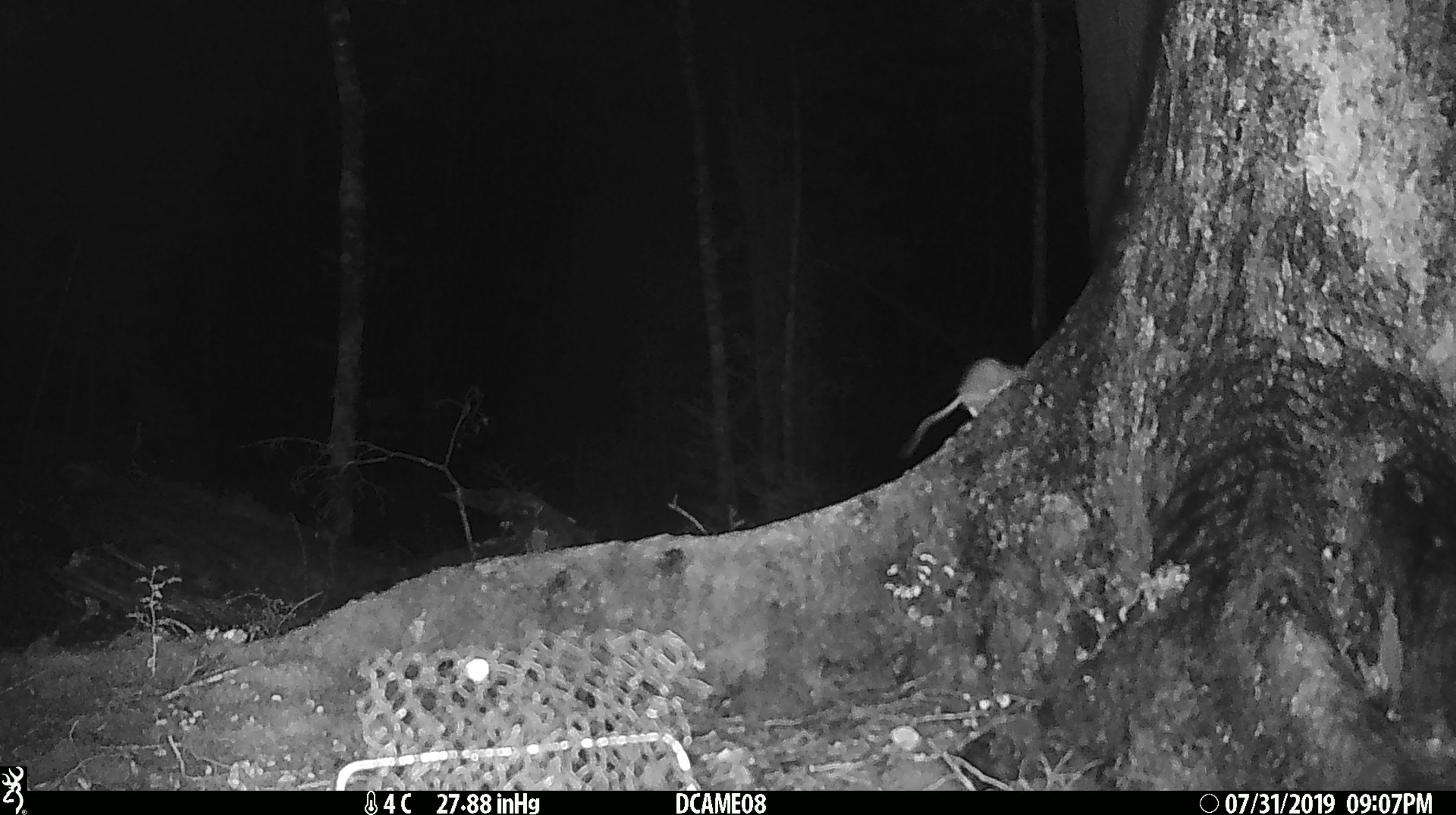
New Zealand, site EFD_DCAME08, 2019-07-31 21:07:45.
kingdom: Animalia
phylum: Chordata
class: Mammalia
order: Rodentia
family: Muridae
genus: Mus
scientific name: Mus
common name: mouse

━━━

Apart from the pictures, set down all the entries above exactly.

**Task result**
New Zealand, site EFD_DCAME08, 2019-07-31 21:07:45.
kingdom: Animalia
phylum: Chordata
class: Mammalia
order: Rodentia
family: Muridae
genus: Mus
scientific name: Mus
common name: mouse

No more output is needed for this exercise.